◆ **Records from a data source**
[start]
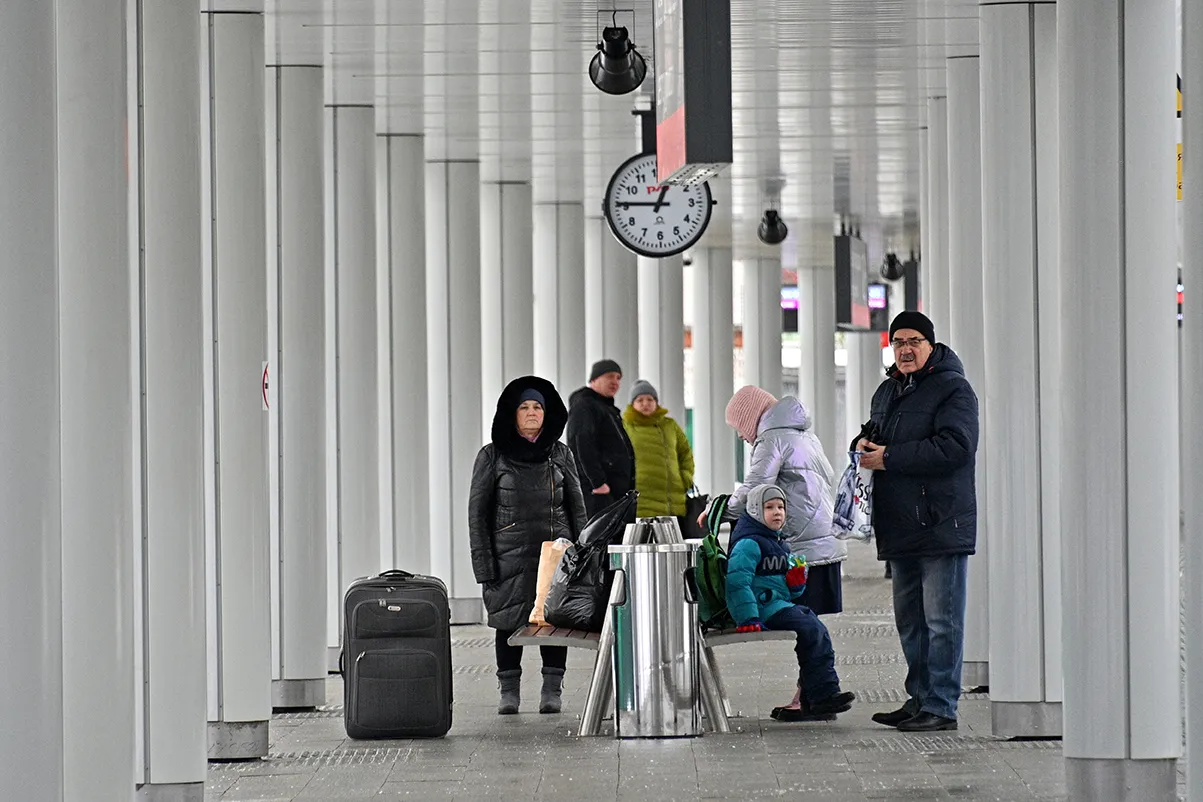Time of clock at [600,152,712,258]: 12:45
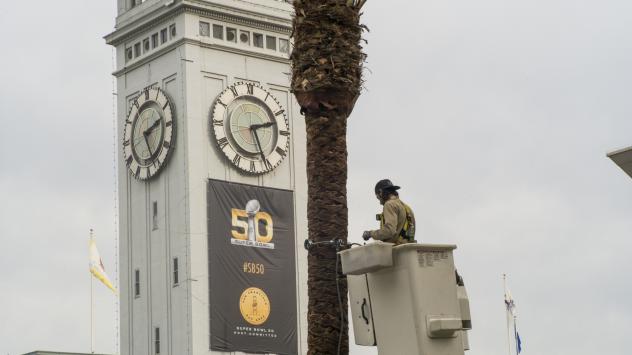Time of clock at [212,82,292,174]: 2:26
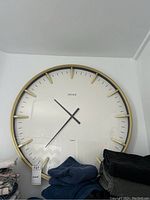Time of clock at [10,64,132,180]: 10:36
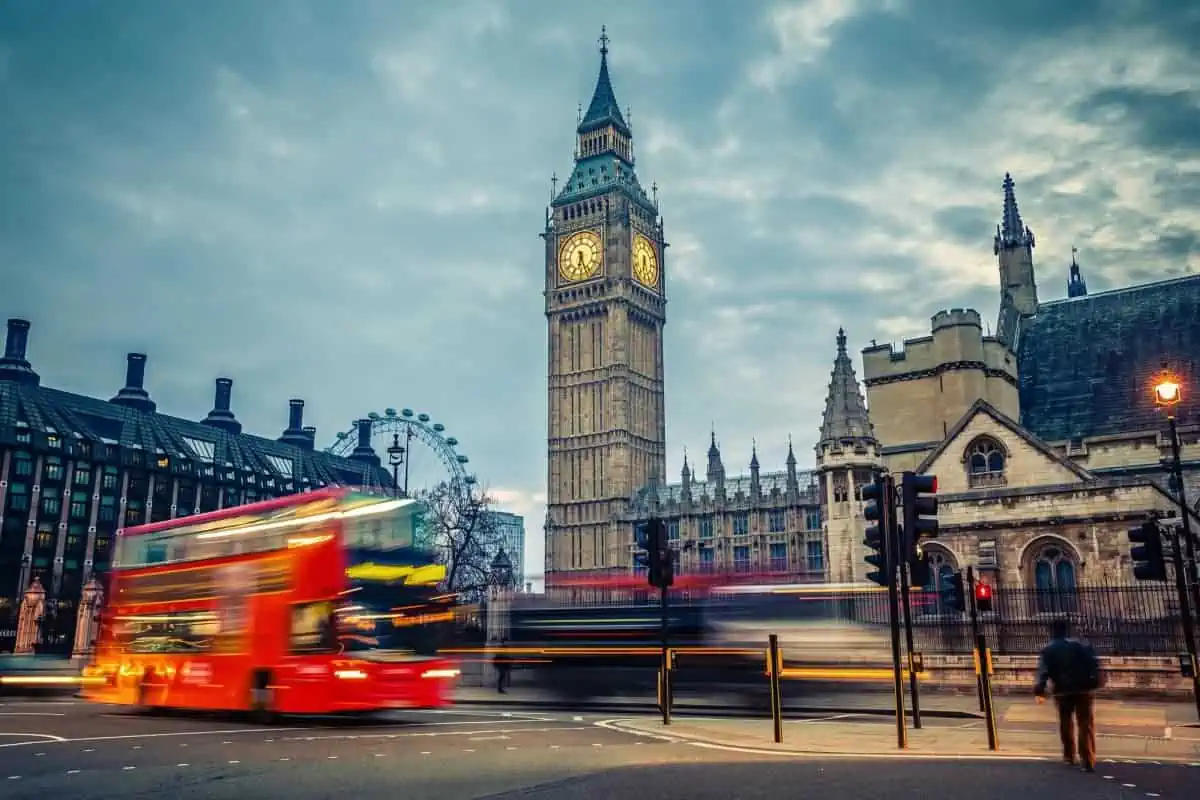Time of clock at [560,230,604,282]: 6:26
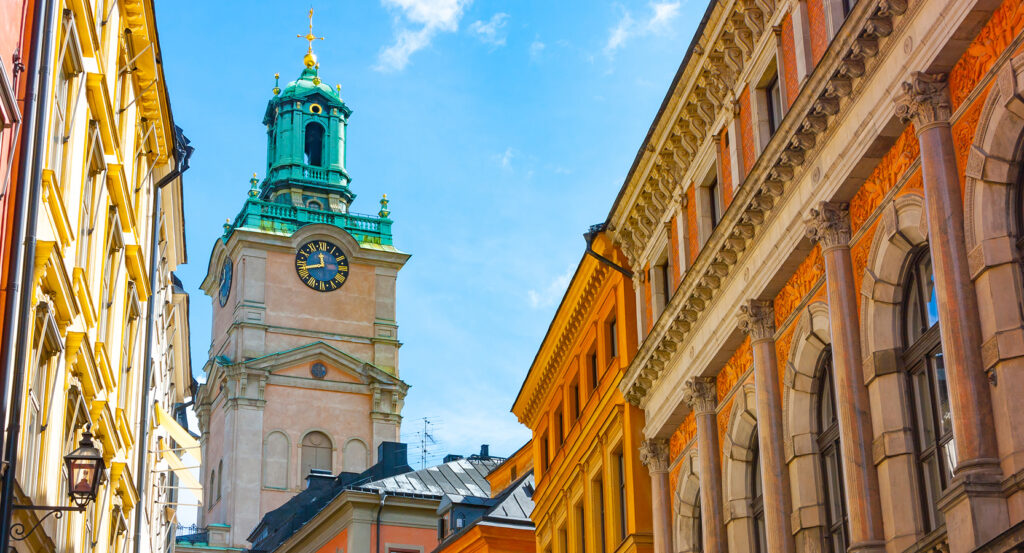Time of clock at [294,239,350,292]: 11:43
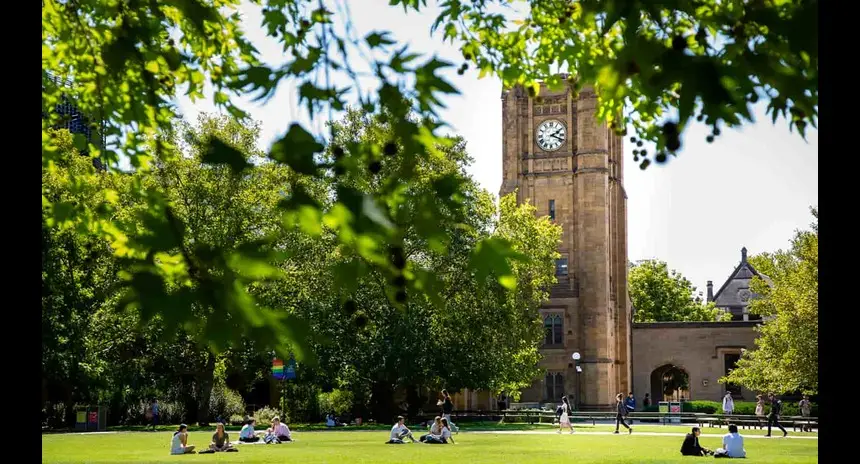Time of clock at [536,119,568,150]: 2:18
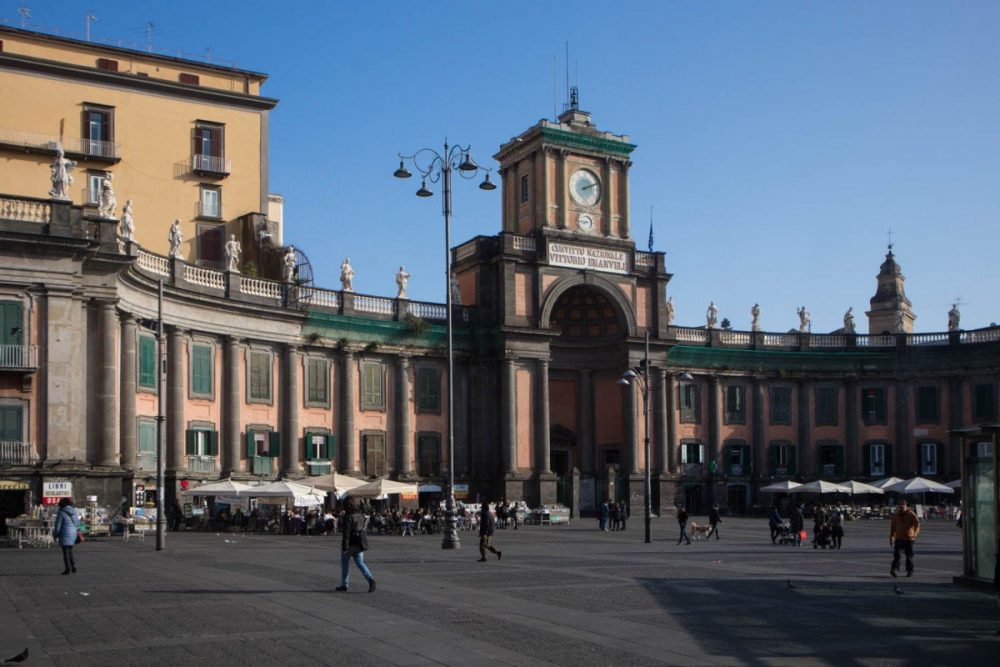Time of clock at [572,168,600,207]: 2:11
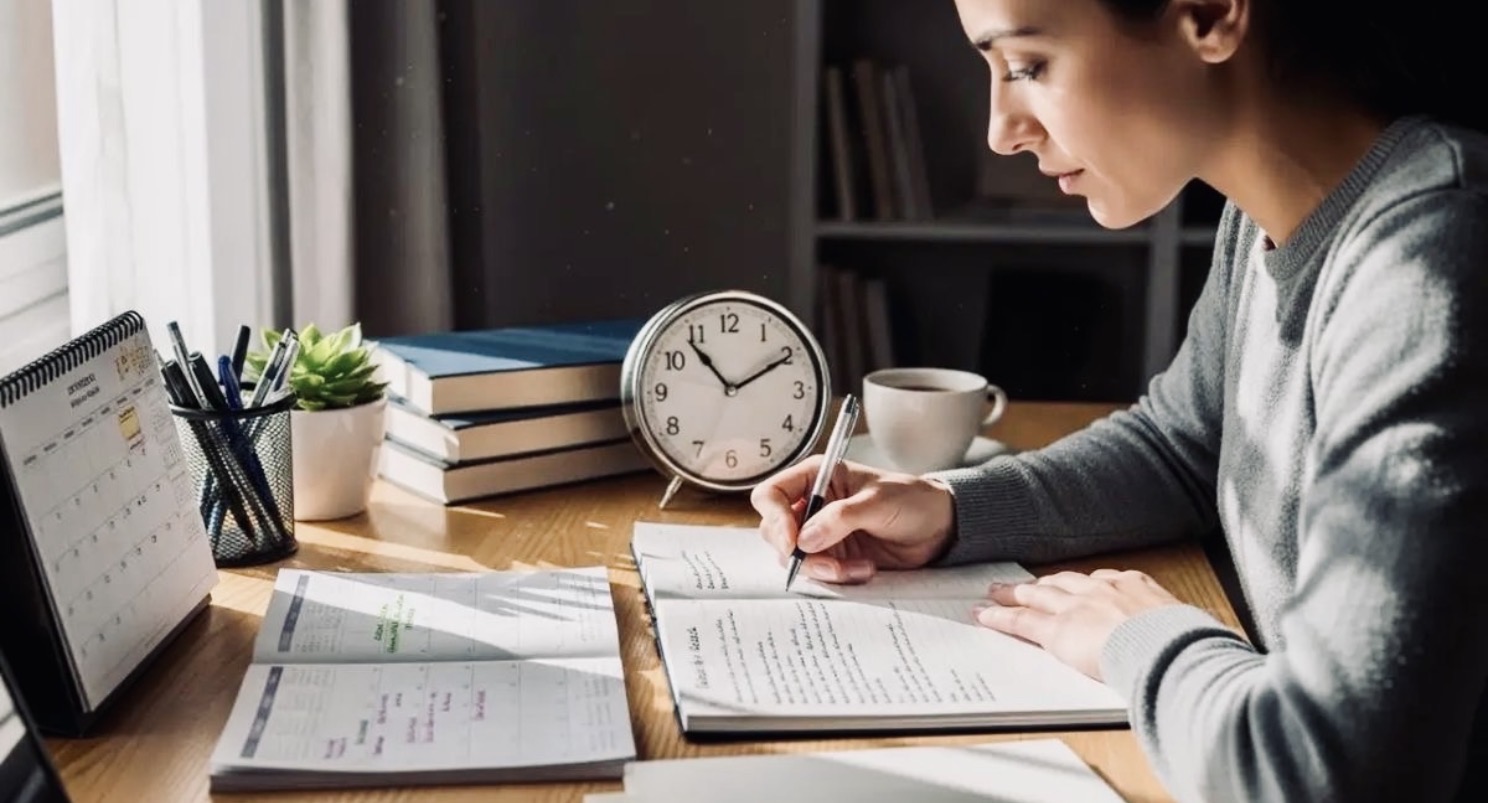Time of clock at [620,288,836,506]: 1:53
[end]
◆ **Objective**
Copy every line of the material above word for word, leaving out the pictures.

◆ **Result for this exercise**
Time of clock at [600,152,712,258]: 12:45
Time of clock at [212,82,292,174]: 2:26
Time of clock at [10,64,132,180]: 10:36
Time of clock at [560,230,604,282]: 6:26
Time of clock at [294,239,350,292]: 11:43
Time of clock at [536,119,568,150]: 2:18
Time of clock at [572,168,600,207]: 2:11
Time of clock at [620,288,836,506]: 1:53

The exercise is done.